Records from a data collection
────────
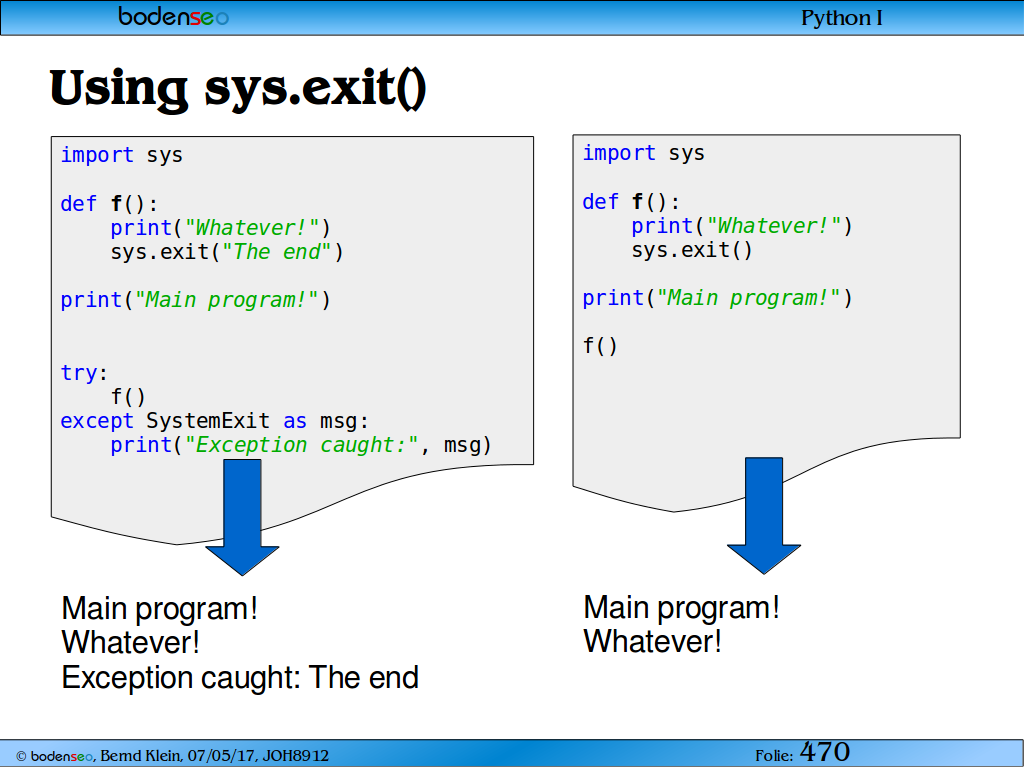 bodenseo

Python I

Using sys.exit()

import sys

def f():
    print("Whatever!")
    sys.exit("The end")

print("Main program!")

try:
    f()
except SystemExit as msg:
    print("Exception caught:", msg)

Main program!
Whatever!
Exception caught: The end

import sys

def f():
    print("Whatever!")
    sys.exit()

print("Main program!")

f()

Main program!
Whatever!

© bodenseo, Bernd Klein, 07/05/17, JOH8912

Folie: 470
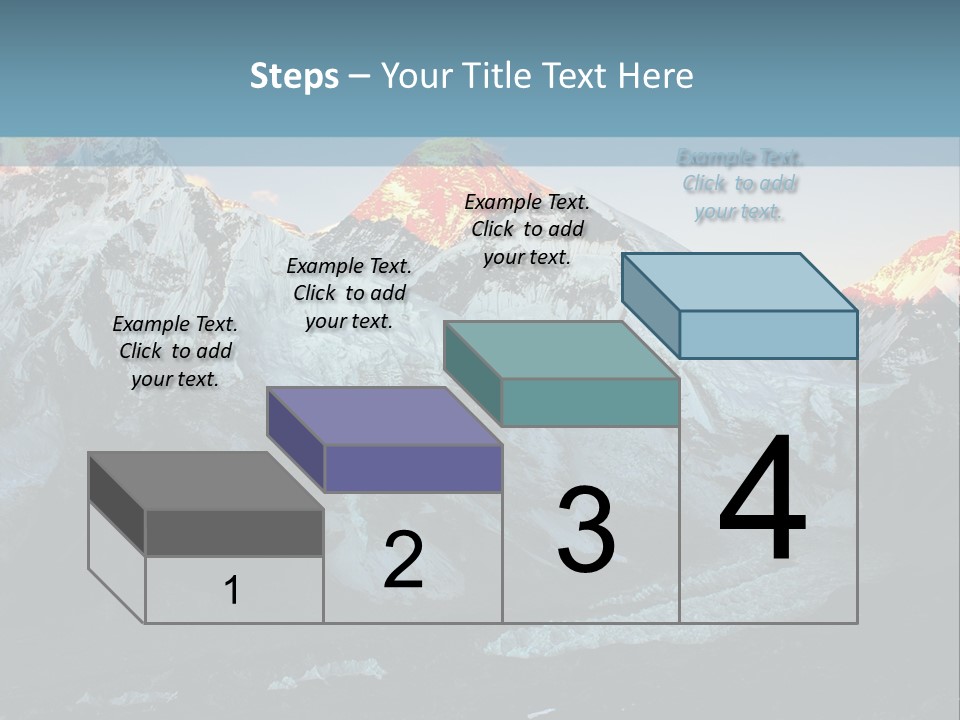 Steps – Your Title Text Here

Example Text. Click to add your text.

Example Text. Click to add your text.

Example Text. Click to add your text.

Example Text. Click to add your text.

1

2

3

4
────────
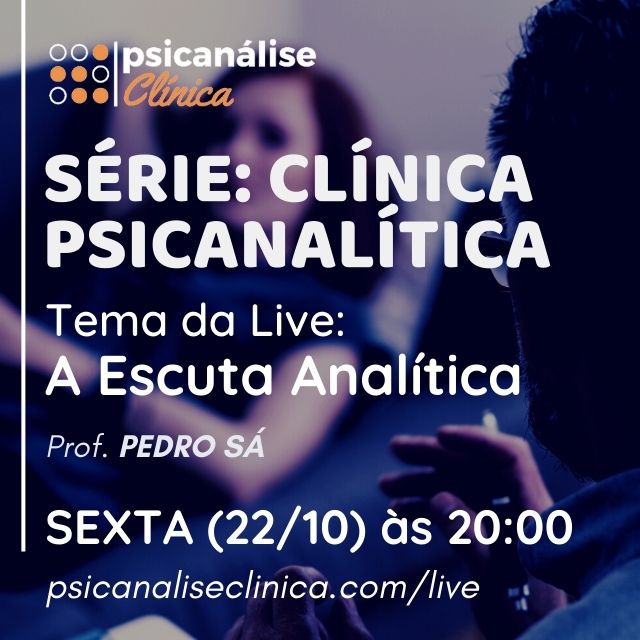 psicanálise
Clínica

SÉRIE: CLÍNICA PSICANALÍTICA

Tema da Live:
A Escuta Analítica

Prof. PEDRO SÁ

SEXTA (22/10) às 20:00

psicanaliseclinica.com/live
────────
* **Problem requirements**
An exact, complete copy of the lines above from the one with "A Escuta Analítica" through the one with "psicanaliseclinica.com/live" is the whole answer.

* **Your response**
A Escuta Analítica

Prof. PEDRO SÁ

SEXTA (22/10) às 20:00

psicanaliseclinica.com/live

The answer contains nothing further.